* Exercise description: Please rewrite all the records below with "orange knitted pillow" switched to "orange woven pillow" and everything else unchanged.

::::

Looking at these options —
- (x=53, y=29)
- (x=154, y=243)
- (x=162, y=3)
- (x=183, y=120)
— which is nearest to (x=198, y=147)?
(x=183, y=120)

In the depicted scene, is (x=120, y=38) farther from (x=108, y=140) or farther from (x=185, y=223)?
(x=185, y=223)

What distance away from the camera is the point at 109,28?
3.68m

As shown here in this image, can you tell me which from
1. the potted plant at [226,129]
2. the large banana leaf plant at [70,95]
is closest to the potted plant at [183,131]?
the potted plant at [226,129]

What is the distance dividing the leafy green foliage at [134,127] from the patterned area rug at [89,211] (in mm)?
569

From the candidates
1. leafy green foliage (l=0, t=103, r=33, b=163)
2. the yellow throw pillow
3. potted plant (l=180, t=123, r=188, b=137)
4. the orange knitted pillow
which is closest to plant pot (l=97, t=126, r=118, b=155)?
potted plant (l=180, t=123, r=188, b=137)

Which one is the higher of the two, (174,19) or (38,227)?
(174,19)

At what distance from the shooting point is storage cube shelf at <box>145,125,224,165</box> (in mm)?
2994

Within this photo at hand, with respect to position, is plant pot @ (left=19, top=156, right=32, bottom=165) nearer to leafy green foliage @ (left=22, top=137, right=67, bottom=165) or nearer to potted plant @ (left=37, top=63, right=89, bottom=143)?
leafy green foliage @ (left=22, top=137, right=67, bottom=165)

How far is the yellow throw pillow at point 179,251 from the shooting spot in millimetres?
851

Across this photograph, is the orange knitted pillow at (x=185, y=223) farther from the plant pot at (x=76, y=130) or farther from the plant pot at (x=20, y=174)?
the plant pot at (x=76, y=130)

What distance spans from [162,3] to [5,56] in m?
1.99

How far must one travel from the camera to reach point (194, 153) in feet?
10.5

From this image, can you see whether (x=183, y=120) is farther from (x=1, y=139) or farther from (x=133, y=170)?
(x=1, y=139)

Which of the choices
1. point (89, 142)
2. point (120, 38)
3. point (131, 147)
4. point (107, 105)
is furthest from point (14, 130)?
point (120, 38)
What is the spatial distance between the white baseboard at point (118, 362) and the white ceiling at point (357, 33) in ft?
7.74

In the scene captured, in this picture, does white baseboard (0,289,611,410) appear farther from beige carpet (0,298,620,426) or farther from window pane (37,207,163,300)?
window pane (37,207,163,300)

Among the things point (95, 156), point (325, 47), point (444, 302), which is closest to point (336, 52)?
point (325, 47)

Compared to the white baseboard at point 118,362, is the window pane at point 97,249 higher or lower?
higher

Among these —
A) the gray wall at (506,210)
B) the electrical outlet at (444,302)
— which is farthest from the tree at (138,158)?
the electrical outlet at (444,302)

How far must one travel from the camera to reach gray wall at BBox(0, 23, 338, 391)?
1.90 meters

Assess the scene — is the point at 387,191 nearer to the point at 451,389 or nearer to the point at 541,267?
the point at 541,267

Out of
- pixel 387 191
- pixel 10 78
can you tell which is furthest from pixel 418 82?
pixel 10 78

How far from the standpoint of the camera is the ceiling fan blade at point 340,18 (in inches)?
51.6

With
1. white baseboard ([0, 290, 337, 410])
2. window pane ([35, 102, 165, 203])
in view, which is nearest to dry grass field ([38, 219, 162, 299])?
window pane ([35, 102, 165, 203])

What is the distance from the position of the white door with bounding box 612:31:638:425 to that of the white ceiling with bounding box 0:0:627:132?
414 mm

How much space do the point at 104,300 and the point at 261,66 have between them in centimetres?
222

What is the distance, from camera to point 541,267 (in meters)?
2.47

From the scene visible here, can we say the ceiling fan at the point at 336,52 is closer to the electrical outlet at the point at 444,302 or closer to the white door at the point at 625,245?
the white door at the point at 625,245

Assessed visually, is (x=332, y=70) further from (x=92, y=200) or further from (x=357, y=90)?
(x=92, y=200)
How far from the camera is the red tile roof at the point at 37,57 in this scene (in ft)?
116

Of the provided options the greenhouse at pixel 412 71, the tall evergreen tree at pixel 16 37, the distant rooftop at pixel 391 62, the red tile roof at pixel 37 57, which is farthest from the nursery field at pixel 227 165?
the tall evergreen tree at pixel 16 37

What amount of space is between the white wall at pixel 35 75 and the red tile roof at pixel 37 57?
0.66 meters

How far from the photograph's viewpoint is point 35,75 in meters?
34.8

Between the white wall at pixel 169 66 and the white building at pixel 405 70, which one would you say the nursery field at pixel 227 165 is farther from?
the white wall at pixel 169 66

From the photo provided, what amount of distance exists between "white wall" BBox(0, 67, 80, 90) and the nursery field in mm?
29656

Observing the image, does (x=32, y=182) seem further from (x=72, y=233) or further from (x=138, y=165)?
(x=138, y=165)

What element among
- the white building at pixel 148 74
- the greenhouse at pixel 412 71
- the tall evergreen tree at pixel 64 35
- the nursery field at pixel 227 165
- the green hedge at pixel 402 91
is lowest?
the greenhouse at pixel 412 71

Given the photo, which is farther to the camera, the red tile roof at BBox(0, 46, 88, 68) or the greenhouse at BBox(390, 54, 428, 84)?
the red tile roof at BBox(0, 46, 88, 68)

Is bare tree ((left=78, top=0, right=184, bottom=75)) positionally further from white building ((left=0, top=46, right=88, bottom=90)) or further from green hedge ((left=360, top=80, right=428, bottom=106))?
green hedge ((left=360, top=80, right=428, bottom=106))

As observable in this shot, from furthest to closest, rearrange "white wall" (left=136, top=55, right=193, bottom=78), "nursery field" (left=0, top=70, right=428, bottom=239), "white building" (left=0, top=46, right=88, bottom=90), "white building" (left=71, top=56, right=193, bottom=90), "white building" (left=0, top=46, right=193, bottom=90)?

::::

* The result:
Looking at these options —
- (x=53, y=29)
- (x=154, y=243)
- (x=162, y=3)
- (x=183, y=120)
— which is nearest to (x=198, y=147)?
(x=183, y=120)

In the depicted scene, is (x=120, y=38) farther from (x=108, y=140) or farther from (x=185, y=223)?
(x=185, y=223)

What distance away from the camera is the point at 109,28?
3.68m

As shown here in this image, can you tell me which from
1. the potted plant at [226,129]
2. the large banana leaf plant at [70,95]
is closest to the potted plant at [183,131]?
the potted plant at [226,129]

What is the distance dividing the leafy green foliage at [134,127] from the patterned area rug at [89,211] (in mm)?
569

From the candidates
1. leafy green foliage (l=0, t=103, r=33, b=163)
2. the yellow throw pillow
3. potted plant (l=180, t=123, r=188, b=137)
4. the orange woven pillow
which is closest to plant pot (l=97, t=126, r=118, b=155)?
potted plant (l=180, t=123, r=188, b=137)

Which one is the higher of the two, (174,19) or (38,227)?
(174,19)

At what distance from the shooting point is storage cube shelf at <box>145,125,224,165</box> (in mm)?
2994

Within this photo at hand, with respect to position, is plant pot @ (left=19, top=156, right=32, bottom=165) nearer to leafy green foliage @ (left=22, top=137, right=67, bottom=165) or nearer to potted plant @ (left=37, top=63, right=89, bottom=143)?
leafy green foliage @ (left=22, top=137, right=67, bottom=165)

How far is the yellow throw pillow at point 179,251 from the shooting spot in millimetres?
851

Across this photograph, is the orange woven pillow at (x=185, y=223) farther from the plant pot at (x=76, y=130) or farther from the plant pot at (x=20, y=174)?
the plant pot at (x=76, y=130)

What distance spans from [162,3] to [5,56] in m?
1.99

How far must one travel from the camera to reach point (194, 153) in feet?
10.5

From this image, can you see whether (x=183, y=120) is farther from (x=1, y=139) or farther from (x=133, y=170)?
(x=1, y=139)

Which of the choices
1. point (89, 142)
2. point (120, 38)
3. point (131, 147)
4. point (107, 105)
is furthest from point (14, 130)?
point (120, 38)
What is the spatial distance between the white baseboard at point (118, 362) and the white ceiling at point (357, 33) in ft?
7.74

In the scene captured, in this picture, does white baseboard (0,289,611,410) appear farther from beige carpet (0,298,620,426) or farther from window pane (37,207,163,300)?
window pane (37,207,163,300)

Among the things point (95, 156), point (325, 47), point (444, 302), which is closest to point (336, 52)?
point (325, 47)

Compared to the white baseboard at point 118,362, is the window pane at point 97,249 higher or lower?
higher

Among these —
A) the gray wall at (506,210)
B) the electrical outlet at (444,302)
— which is farthest from the tree at (138,158)?
the electrical outlet at (444,302)

How far must one travel from the camera to reach gray wall at BBox(0, 23, 338, 391)?
1.90 meters

Assess the scene — is the point at 387,191 nearer to the point at 451,389 or nearer to the point at 541,267?
the point at 541,267

Out of
- pixel 387 191
- pixel 10 78
can you tell which is furthest from pixel 418 82?
pixel 10 78

How far from the standpoint of the camera is the ceiling fan blade at point 340,18 (in inches)?
51.6

With
1. white baseboard ([0, 290, 337, 410])
2. window pane ([35, 102, 165, 203])
in view, which is nearest to dry grass field ([38, 219, 162, 299])?
window pane ([35, 102, 165, 203])

What is the distance from the position of the white door with bounding box 612:31:638:425 to that of the white ceiling with bounding box 0:0:627:132?
414 mm

How much space do the point at 104,300 and the point at 261,66 have between them in centimetres?
222

What is the distance, from camera to point 541,267 (in meters)?
2.47

From the scene visible here, can we say the ceiling fan at the point at 336,52 is closer to the electrical outlet at the point at 444,302 or closer to the white door at the point at 625,245?
the white door at the point at 625,245

Assessed visually, is (x=332, y=70) further from (x=92, y=200) or further from (x=357, y=90)?
(x=92, y=200)
How far from the camera is the red tile roof at the point at 37,57 in this scene (in ft)?
116

Of the provided options the greenhouse at pixel 412 71, the tall evergreen tree at pixel 16 37, the distant rooftop at pixel 391 62, the red tile roof at pixel 37 57, which is farthest from the nursery field at pixel 227 165?
the tall evergreen tree at pixel 16 37

What amount of space is between the white wall at pixel 35 75 and the red tile roof at pixel 37 57?
0.66 meters

How far from the photograph's viewpoint is point 35,75 in meters?
34.8

Between the white wall at pixel 169 66 and the white building at pixel 405 70, which one would you say the nursery field at pixel 227 165 is farther from?
the white wall at pixel 169 66

From the photo provided, what amount of distance exists between "white wall" BBox(0, 67, 80, 90) and the nursery field in mm?
29656

Observing the image, does (x=32, y=182) seem further from (x=72, y=233) or further from (x=138, y=165)?
(x=138, y=165)

What element among
- the white building at pixel 148 74
- the greenhouse at pixel 412 71
- the tall evergreen tree at pixel 64 35
- the nursery field at pixel 227 165
- the green hedge at pixel 402 91
is lowest?
the greenhouse at pixel 412 71

Given the photo, which is farther to the camera, the red tile roof at BBox(0, 46, 88, 68) or the greenhouse at BBox(390, 54, 428, 84)?
the red tile roof at BBox(0, 46, 88, 68)

Is bare tree ((left=78, top=0, right=184, bottom=75)) positionally further from white building ((left=0, top=46, right=88, bottom=90)) or further from green hedge ((left=360, top=80, right=428, bottom=106))?
green hedge ((left=360, top=80, right=428, bottom=106))

As observable in this shot, from furthest to closest, rearrange "white wall" (left=136, top=55, right=193, bottom=78), "nursery field" (left=0, top=70, right=428, bottom=239), "white building" (left=0, top=46, right=88, bottom=90), "white building" (left=71, top=56, right=193, bottom=90), "white building" (left=0, top=46, right=193, bottom=90)?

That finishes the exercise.